What I learned turned out to be the best news of all: the tastiest dishes are often the simplest ones. All those exotic ingredients you see at the gourmet store? Forget ‘em. The truth is that anything — anything, save perhaps chocolate — can be made delicious with garlic, lemon, and olive oil. Grill it, roast it, or pan-sautee it. You won’t go wrong with those three simple ingredients. Do all the meals taste the same? No – that’s the beautiful, amazing thing. They mingle differently with different ingredients, bringing out new flavors in a way that is always fresh…and always good.

Beyond that, the tricks are simple: don’t burn the garlic. Keep your vegetables from getting mushy. Use a meat thermometer to determine when your meats are done. And use the freshest, highest-quality foods you can find. The best ingredients? Local, of course.

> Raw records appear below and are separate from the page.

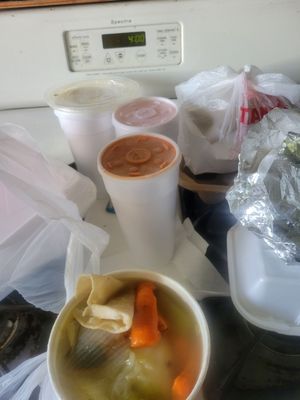 Photo of Jugos Vallarta - Santa Ana, CA, US. Jugos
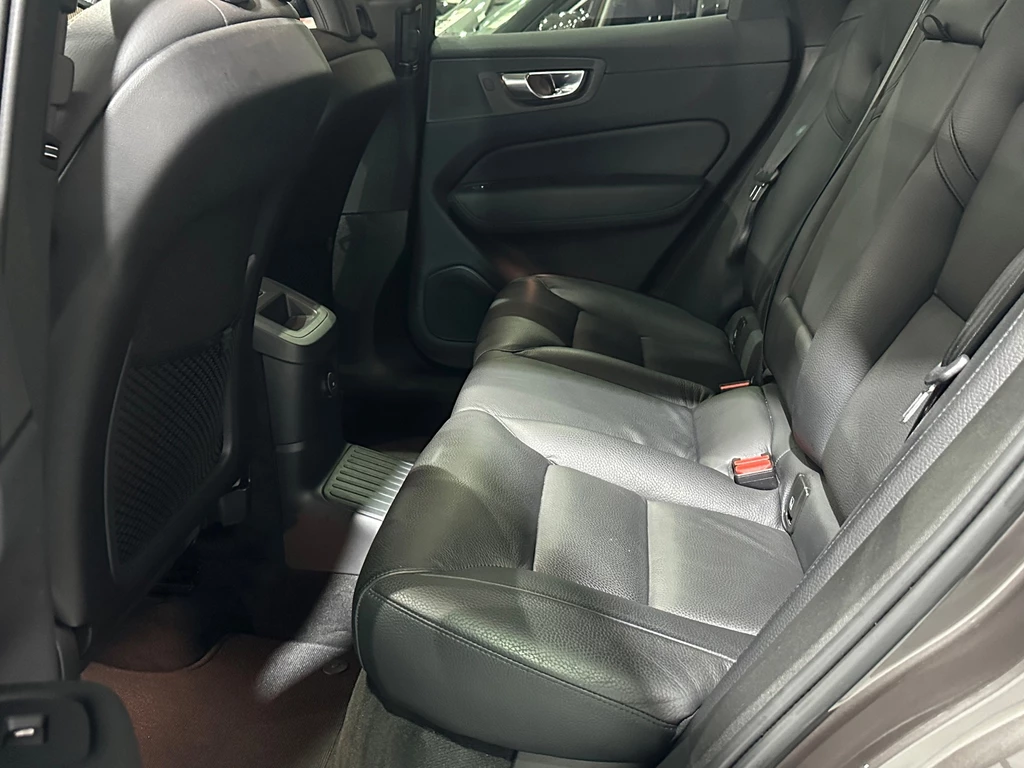 Volvo XC60 – foto 17
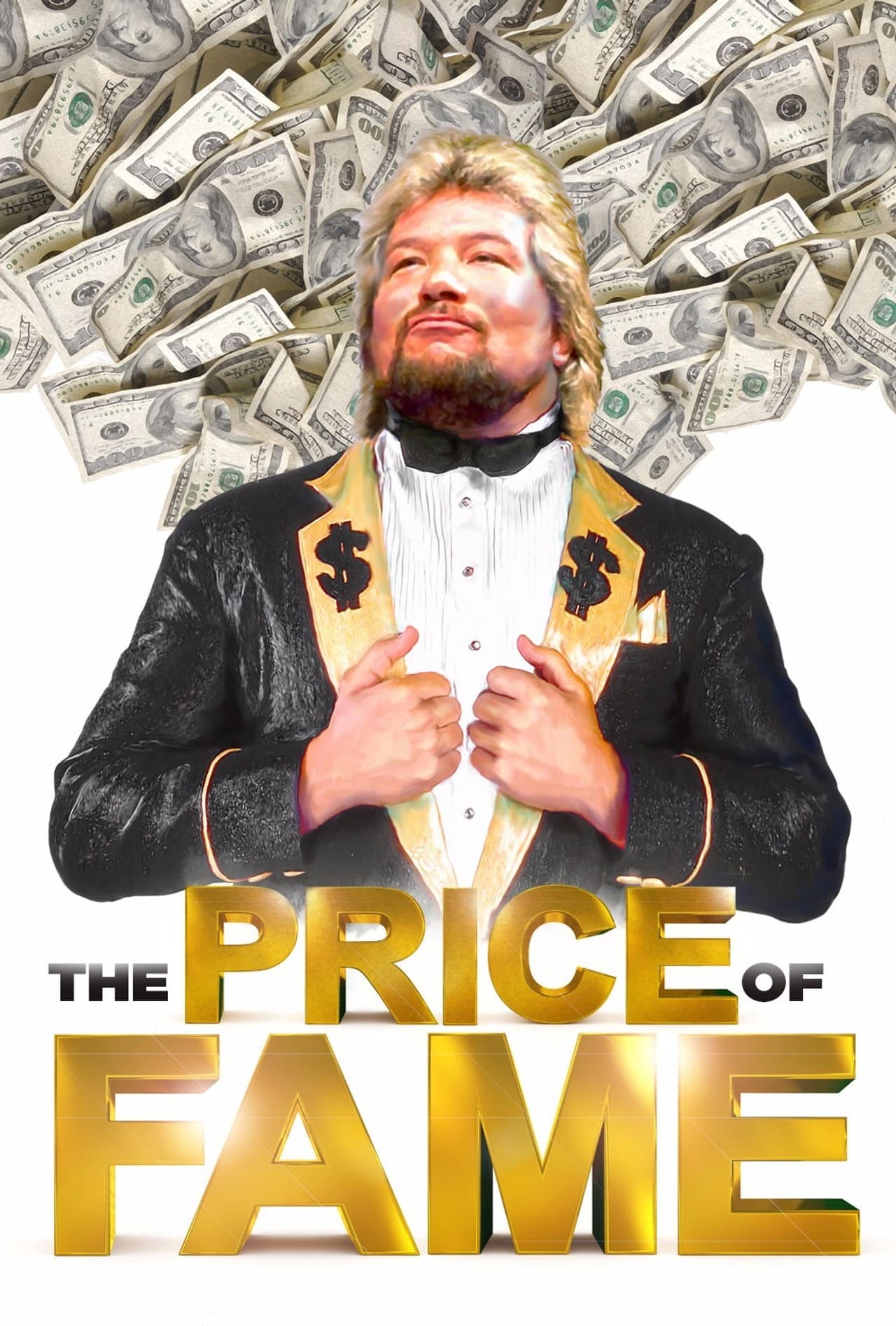 The Price of Fame preview 2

The results? Much tastier than a frozen dinner. And much, much better for you. Now that‘s good news!

(photo credit: Royalty free stock photography)

  1. Kendra Holliday

    Omigosh I know what you mean – it helps to know what to do with these wonderful simple foods. To be honest with you, I’m STILL not doing brussels sprouts justice. But I can cook some mean kale with lemon, garlic and olive oil all right!

  2. Noelle

    Great article! Brussel sprouts are a new found love and nutritional powerhouse. And, they are perfect cooked with the simple ingredients Ali listed above.

    Brussel sprouts: Wash and cut of the stems and half the sprout. Add 1 shallot and 3 cloves of garlic to a sautee pan with a tbls of olive oil and butter. Add sprouts, cook until tender but not mushy. Salt and pepper to taste. These aren’t your mother’s brussel sprouts, give them a chance, they’re divine.

    Now, I’m hungry.

  3. John Irwin

    Check out Nourishing Traditions by Sally Fallon, a cookbook with lots of info on nutrient-dense foods & time-honored ways of preparing them. Loads of recipes.

  4. Sophia

    I’ve just discovered roasting vegetables myself. I was always the same way about cooking, but sticking something in the oven for an hour works well and means that cooking isn’t as labor-intensive as I lead myself to think all this time. (I like using balsamic vinegar with beets or fennel, personally.)

  5. Beth Bader

    Once you learn the basics, the rest comes easy. My mom always said, “If you can read, you can cook.” And it’s true. You can’t go wrong with simple methods and great ingredients.